Task to complete:
The word "NOTA" occurs in some lines of the listing. Copy those lines.
__________
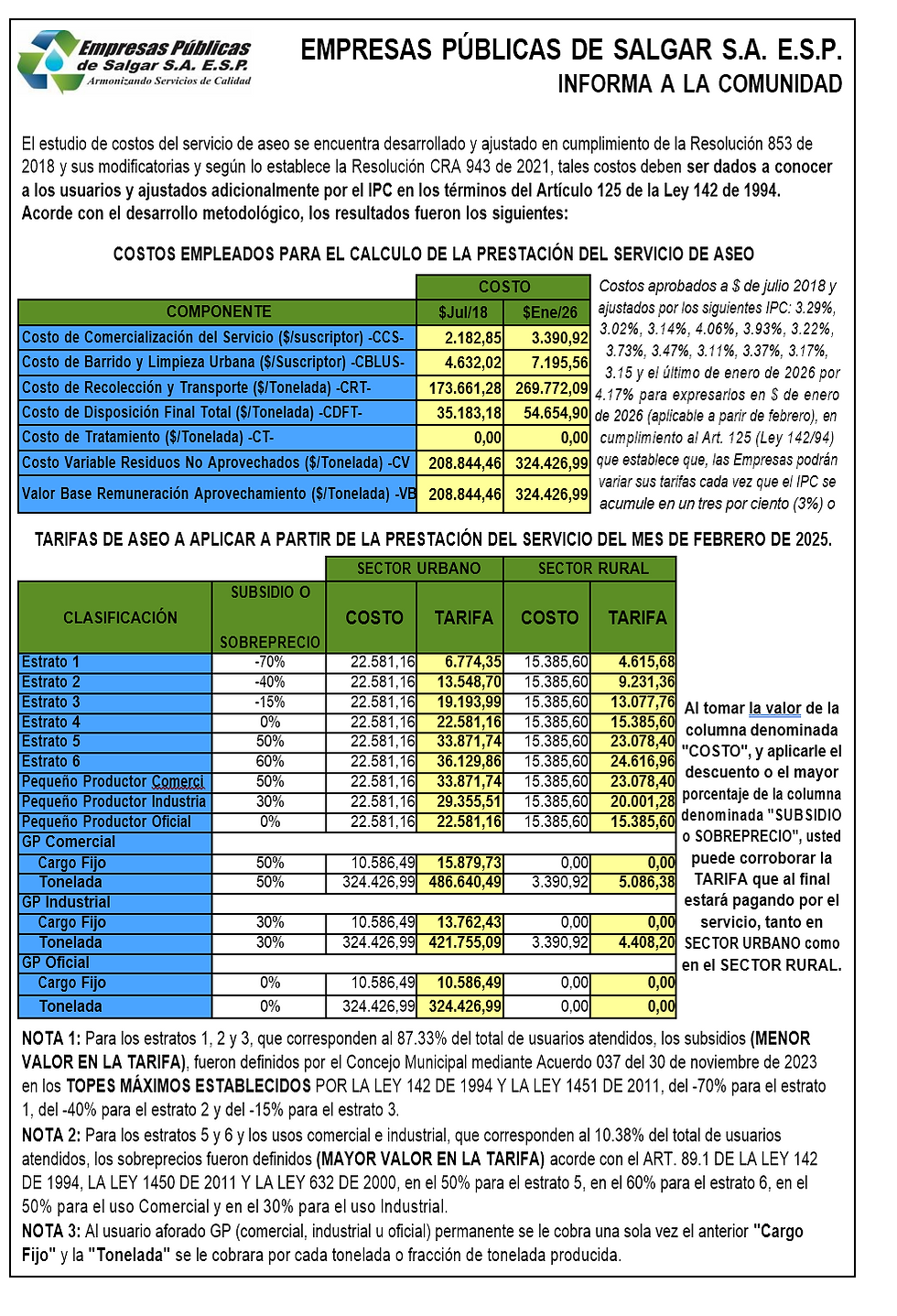 Empresas Públicas de Salgar S.A. E.S.P.
Armonizando Servicios de Calidad

EMPRESAS PÚBLICAS DE SALGAR S.A. E.S.P.
INFORMA A LA COMUNIDAD

El estudio de costos del servicio de aseo se encuentra desarrollado y ajustado en cumplimiento de la Resolución 853 de 2018 y sus modificatorias y según lo establece la Resolución CRA 943 de 2021, tales costos deben ser dados a conocer a los usuarios y ajustados adicionalmente por el IPC en los términos del Artículo 125 de la Ley 142 de 1994. Acorde con el desarrollo metodológico, los resultados fueron los siguientes:

COSTOS EMPLEADOS PARA EL CALCULO DE LA PRESTACIÓN DEL SERVICIO DE ASEO

| COMPONENTE | COSTO $Jul/18 | COSTO $Ene/26 |
|---|---|---|
| Costo de Comercialización del Servicio ($/suscriptor) -CCS- | 2.182,85 | 3.390,92 |
| Costo de Barrido y Limpieza Urbana ($/Suscriptor) -CBLUS- | 4.632,02 | 7.195,56 |
| Costo de Recolección y Transporte ($/Tonelada) -CRT- | 173.661,28 | 269.772,09 |
| Costo de Disposición Final Total ($/Tonelada) -CDFT- | 35.183,18 | 54.654,90 |
| Costo de Tratamiento ($/Tonelada) -CT- | 0,00 | 0,00 |
| Costo Variable Residuos No Aprovechados ($/Tonelada) -CV | 208.844,46 | 324.426,99 |
| Valor Base Remuneración Aprovechamiento ($/Tonelada) -VB | 208.844,46 | 324.426,99 |

Costos aprobados a $ de julio 2018 y ajustados por los siguientes IPC: 3.29%, 3.02%, 3.14%, 4.06%, 3.93%, 3.22%, 3.73%, 3.47%, 3.11%, 3.37%, 3.17%, 3.15 y el último de enero de 2026 por 4.17% para expresarlos en $ de enero de 2026 (aplicable a parir de febrero), en cumplimiento al Art. 125 (Ley 142/94) que establece que, las Empresas podrán variar sus tarifas cada vez que el IPC se acumule en un tres por ciento (3%) o

TARIFAS DE ASEO A APLICAR A PARTIR DE LA PRESTACIÓN DEL SERVICIO DEL MES DE FEBRERO DE 2025.

| CLASIFICACIÓN | SUBSIDIO O SOBREPRECIO | SECTOR URBANO COSTO | SECTOR URBANO TARIFA | SECTOR RURAL COSTO | SECTOR RURAL TARIFA |
|---|---|---|---|---|---|
| Estrato 1 | -70% | 22.581,16 | 6.774,35 | 15.385,60 | 4.615,68 |
| Estrato 2 | -40% | 22.581,16 | 13.548,70 | 15.385,60 | 9.231,36 |
| Estrato 3 | -15% | 22.581,16 | 19.193,99 | 15.385,60 | 13.077,76 |
| Estrato 4 | 0% | 22.581,16 | 22.581,16 | 15.385,60 | 15.385,60 |
| Estrato 5 | 50% | 22.581,16 | 33.871,74 | 15.385,60 | 23.078,40 |
| Estrato 6 | 60% | 22.581,16 | 36.129,86 | 15.385,60 | 24.616,96 |
| Pequeño Productor Comerci | 50% | 22.581,16 | 33.871,74 | 15.385,60 | 23.078,40 |
| Pequeño Productor Industria | 30% | 22.581,16 | 29.355,51 | 15.385,60 | 20.001,28 |
| Pequeño Productor Oficial | 0% | 22.581,16 | 22.581,16 | 15.385,60 | 15.385,60 |
| GP Comercial | | | | | |
| Cargo Fijo | 50% | 10.586,49 | 15.879,73 | 0,00 | 0,00 |
| Tonelada | 50% | 324.426,99 | 486.640,49 | 3.390,92 | 5.086,38 |
| GP Industrial | | | | | |
| Cargo Fijo | 30% | 10.586,49 | 13.762,43 | 0,00 | 0,00 |
| Tonelada | 30% | 324.426,99 | 421.755,09 | 3.390,92 | 4.408,20 |
| GP Oficial | | | | | |
| Cargo Fijo | 0% | 10.586,49 | 10.586,49 | 0,00 | 0,00 |
| Tonelada | 0% | 324.426,99 | 324.426,99 | 0,00 | 0,00 |

Al tomar la valor de la columna denominada "COSTO", y aplicarle el descuento o el mayor porcentaje de la columna denominada "SUBSIDIO o SOBREPRECIO", usted puede corroborar la TARIFA que al final estará pagando por el servicio, tanto en SECTOR URBANO como en el SECTOR RURAL.

NOTA 1: Para los estratos 1, 2 y 3, que corresponden al 87.33% del total de usuarios atendidos, los subsidios (MENOR VALOR EN LA TARIFA), fueron definidos por el Concejo Municipal mediante Acuerdo 037 del 30 de noviembre de 2023 en los TOPES MÁXIMOS ESTABLECIDOS POR LA LEY 142 DE 1994 Y LA LEY 1451 DE 2011, del -70% para el estrato 1, del -40% para el estrato 2 y del -15% para el estrato 3.
NOTA 2: Para los estratos 5 y 6 y los usos comercial e industrial, que corresponden al 10.38% del total de usuarios atendidos, los sobreprecios fueron definidos (MAYOR VALOR EN LA TARIFA) acorde con el ART. 89.1 DE LA LEY 142 DE 1994, LA LEY 1450 DE 2011 Y LA LEY 632 DE 2000, en el 50% para el estrato 5, en el 60% para el estrato 6, en el 50% para el uso Comercial y en el 30% para el uso Industrial.
NOTA 3: Al usuario aforado GP (comercial, industrial u oficial) permanente se le cobra una sola vez el anterior "Cargo Fijo" y la "Tonelada" se le cobrara por cada tonelada o fracción de tonelada producida.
__________
Task answer:
NOTA 1: Para los estratos 1, 2 y 3, que corresponden al 87.33% del total de usuarios atendidos, los subsidios (MENOR VALOR EN LA TARIFA), fueron definidos por el Concejo Municipal mediante Acuerdo 037 del 30 de noviembre de 2023 en los TOPES MÁXIMOS ESTABLECIDOS POR LA LEY 142 DE 1994 Y LA LEY 1451 DE 2011, del -70% para el estrato 1, del -40% para el estrato 2 y del -15% para el estrato 3.
NOTA 2: Para los estratos 5 y 6 y los usos comercial e industrial, que corresponden al 10.38% del total de usuarios atendidos, los sobreprecios fueron definidos (MAYOR VALOR EN LA TARIFA) acorde con el ART. 89.1 DE LA LEY 142 DE 1994, LA LEY 1450 DE 2011 Y LA LEY 632 DE 2000, en el 50% para el estrato 5, en el 60% para el estrato 6, en el 50% para el uso Comercial y en el 30% para el uso Industrial.
NOTA 3: Al usuario aforado GP (comercial, industrial u oficial) permanente se le cobra una sola vez el anterior "Cargo Fijo" y la "Tonelada" se le cobrara por cada tonelada o fracción de tonelada producida.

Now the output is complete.